Unisex World View

May 27, 1994|By ELLEN GOODMAN

BOSTON — A T-shirt on campus compares The Citadel cadets to the spotted owls. It calls them both ''Endangered Species.'' A button worn in the visitors' gallery of the courtroom makes its own point. It reads: ''Save the Males.''

The Citadel -- along with the Virginia Military Institute -- is literally the last bastion of the all-male public military colleges. It's a bastion under siege by a young woman named Shannon Faulkner, who wants to join the cadet corps and thinks she has the Constitution on her side.

In the past weeks, a curious spectacle has unfolded in the Charleston, S.C., court. A spectacle of The Citadel men defining themselves as victims of change. A spectacle of lawyers for a traditional college using -- or abusing -- feminist arguments to defend their all-male turf. A spectacle of men waving the flag of institutional diversity to justify denying access to women.

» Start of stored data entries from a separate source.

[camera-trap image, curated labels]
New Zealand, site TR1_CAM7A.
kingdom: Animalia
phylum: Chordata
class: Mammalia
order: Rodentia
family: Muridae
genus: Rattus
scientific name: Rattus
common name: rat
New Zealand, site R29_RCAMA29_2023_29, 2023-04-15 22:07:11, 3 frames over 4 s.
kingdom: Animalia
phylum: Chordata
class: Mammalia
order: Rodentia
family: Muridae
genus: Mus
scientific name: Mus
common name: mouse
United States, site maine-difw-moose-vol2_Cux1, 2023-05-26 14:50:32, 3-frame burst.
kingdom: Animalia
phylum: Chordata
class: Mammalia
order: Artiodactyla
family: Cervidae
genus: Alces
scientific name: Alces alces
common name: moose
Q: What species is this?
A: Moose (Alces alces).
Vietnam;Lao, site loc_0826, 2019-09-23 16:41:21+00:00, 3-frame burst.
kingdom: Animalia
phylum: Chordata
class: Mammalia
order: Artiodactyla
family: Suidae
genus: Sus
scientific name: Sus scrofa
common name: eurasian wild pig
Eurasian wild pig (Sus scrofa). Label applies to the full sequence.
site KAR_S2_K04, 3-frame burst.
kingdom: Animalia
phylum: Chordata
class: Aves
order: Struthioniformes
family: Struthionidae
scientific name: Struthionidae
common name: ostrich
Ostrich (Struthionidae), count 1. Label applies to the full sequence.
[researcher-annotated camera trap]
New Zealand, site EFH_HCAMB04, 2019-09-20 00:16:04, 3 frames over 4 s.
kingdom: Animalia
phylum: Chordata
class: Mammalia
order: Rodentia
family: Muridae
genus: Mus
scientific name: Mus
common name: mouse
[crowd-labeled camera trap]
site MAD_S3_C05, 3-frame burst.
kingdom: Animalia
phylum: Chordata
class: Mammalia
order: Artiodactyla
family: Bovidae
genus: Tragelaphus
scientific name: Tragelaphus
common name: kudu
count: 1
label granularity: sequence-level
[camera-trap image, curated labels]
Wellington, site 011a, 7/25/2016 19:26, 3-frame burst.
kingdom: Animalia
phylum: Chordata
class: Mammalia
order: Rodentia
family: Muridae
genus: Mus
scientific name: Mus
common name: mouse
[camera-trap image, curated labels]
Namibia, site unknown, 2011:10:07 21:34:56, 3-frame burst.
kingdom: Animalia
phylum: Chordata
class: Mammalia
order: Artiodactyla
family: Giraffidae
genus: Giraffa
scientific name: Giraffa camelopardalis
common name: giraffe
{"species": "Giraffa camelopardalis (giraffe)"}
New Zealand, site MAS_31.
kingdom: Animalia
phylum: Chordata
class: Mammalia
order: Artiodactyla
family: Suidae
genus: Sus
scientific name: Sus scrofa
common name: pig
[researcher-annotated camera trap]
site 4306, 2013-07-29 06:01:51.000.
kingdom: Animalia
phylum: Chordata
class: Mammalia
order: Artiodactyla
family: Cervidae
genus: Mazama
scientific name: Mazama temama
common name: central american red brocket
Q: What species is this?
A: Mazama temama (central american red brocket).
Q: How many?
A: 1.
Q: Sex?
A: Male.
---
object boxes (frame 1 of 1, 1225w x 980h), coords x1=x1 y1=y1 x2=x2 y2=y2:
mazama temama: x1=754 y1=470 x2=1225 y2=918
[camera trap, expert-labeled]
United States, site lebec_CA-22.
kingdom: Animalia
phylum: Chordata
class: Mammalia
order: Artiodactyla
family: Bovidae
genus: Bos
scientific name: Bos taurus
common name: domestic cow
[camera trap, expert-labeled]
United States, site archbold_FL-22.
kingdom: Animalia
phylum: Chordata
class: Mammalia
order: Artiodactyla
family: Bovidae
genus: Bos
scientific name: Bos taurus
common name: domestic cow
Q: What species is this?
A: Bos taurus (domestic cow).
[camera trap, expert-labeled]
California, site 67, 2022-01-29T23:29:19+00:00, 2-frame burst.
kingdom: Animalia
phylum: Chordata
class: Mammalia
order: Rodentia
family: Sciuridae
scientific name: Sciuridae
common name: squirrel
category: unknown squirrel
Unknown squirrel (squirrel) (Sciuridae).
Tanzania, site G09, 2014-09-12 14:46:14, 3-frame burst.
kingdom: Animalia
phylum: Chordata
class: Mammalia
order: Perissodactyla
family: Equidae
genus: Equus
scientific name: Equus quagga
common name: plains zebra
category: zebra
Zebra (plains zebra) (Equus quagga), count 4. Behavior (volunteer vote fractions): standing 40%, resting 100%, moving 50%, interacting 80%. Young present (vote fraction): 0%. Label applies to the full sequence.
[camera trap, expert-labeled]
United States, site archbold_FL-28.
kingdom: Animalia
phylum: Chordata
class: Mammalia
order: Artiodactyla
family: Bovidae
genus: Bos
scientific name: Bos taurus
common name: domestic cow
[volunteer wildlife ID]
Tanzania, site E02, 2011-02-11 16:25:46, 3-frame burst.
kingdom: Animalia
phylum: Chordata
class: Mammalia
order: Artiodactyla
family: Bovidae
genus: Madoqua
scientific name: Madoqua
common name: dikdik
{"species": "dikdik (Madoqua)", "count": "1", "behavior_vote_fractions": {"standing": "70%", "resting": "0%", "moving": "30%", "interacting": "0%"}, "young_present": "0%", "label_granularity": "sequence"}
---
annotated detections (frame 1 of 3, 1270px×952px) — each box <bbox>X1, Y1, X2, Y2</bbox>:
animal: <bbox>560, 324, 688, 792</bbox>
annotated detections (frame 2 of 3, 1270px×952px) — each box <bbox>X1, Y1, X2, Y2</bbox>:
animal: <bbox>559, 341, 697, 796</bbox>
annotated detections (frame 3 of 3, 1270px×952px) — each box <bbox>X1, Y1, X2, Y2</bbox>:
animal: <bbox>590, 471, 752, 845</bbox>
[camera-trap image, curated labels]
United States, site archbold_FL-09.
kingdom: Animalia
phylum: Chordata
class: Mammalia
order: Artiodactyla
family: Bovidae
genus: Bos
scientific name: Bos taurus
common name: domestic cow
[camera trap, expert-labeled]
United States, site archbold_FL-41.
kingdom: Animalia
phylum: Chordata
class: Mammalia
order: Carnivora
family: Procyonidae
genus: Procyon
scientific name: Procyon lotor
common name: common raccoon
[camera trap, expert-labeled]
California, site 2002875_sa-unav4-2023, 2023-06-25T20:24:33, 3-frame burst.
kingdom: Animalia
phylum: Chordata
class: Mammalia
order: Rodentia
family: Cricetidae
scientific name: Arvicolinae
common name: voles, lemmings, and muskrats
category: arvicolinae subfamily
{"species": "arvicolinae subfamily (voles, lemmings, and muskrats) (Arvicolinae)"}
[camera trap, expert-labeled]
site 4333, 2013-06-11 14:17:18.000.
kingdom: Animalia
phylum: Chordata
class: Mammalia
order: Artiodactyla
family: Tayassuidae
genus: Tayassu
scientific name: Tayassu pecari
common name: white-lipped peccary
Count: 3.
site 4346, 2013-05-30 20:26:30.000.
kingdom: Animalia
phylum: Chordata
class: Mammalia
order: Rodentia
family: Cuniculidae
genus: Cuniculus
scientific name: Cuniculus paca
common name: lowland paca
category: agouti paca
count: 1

Exactly 40 years ago, the Supreme Court ruled in Brown v. Board of Education that racial segregation in the public schools was unconstitutional. Now The Citadel is arguing for separate but equal public colleges for men and women.

There is no attempt to deny that The Citadel discriminates against women, or against Shannon Faulkner, who was accepted on her record and then denied on account of her sex. Instead The Citadel lawyer challenged the premise of admitting women: ''The case is not just about The Citadel or just about Shannon Faulkner or just about higher education. It's about a unisex world view of the law of the land.''

He used the word ''unisex'' -- rather than coed or egalitarian -- deliberately. The Citadel is hanging its hopes on the belief that we have gone somehow ''beyond'' the notion that men and women are the same and should have the same education.

Indeed today, we live in an era of great attention to small differences. Scientists focus their research on male and female brains. Pop books tell us that women are from Venus and men are from Mars, that women run with wolves and men with Robert Bly.

Many women, too, have come to regard the promise of unisex institutions the way they regard unisex sizing in a catalog. It's as if we have been offered the chance to try and fit our own female shapes into the existing male molds.

Women's colleges now argue that women do much better in all-female institutions. They argue that the cutting edge of feminist change is sharpened in these encouraging environments.

But if colleges like Wellesley and Smith are the female avant-garde, all-male colleges like VMI and The Citadel form the rear-guard. On The Citadel campus, testified one witness and graduate, the word woman is used in a derogatory way ''every day, every minute, every hour.'' And yet the lawyers use the arguments of the Wellesleys and the Smiths to defend The Citadel. They use the arguments of change agents perversely to defend the resistance.

VMI has done that as well. A judge recently allowed the college to remain male as long as the state provided a separate but equal program for women at nearby Mary Baldwin College.

''If VMI marches to the beat of a drum,'' he wrote, ''then Mary Baldwin marches to the melody of a fife, and when the march is over both will arrive at the same destination.'' But how does he know that they are headed in the same direction?

More to the point, the constitutional point, what about the young woman who wants to march to the beat of the drum? Can she be excluded because there is a fife corps in the neighborhood? These are questions that the Justice Department will ask in the appeal.

The Citadel, however, hasn't even drawn up a parallel program for women. They are pleading for institutional ''diversity'' in the ''unisex'' educational environment. They are hanging their case on the all-male school's status as an endangered species.

But if The Citadel wants to stay all-male, it can do so without calling upon some educational protection agency. Women's colleges are private. The Citadel can save the males by rejecting public money.

Despite the appeal to gender and difference, the issue here hasn't changed much since the first cases against discrimination. Taxpayer money is going to an institution that prohibits any chance of access to Shannon Faulkner or half the population of South Carolina.

I don't remember anyone rallying to save the last school that segregated African-Americans in the name of racist diversity. The endangered species here is not men. It's discrimination against women. And I won't be sad to see that wiped out.

Ellen Goodman is a syndicated columnist.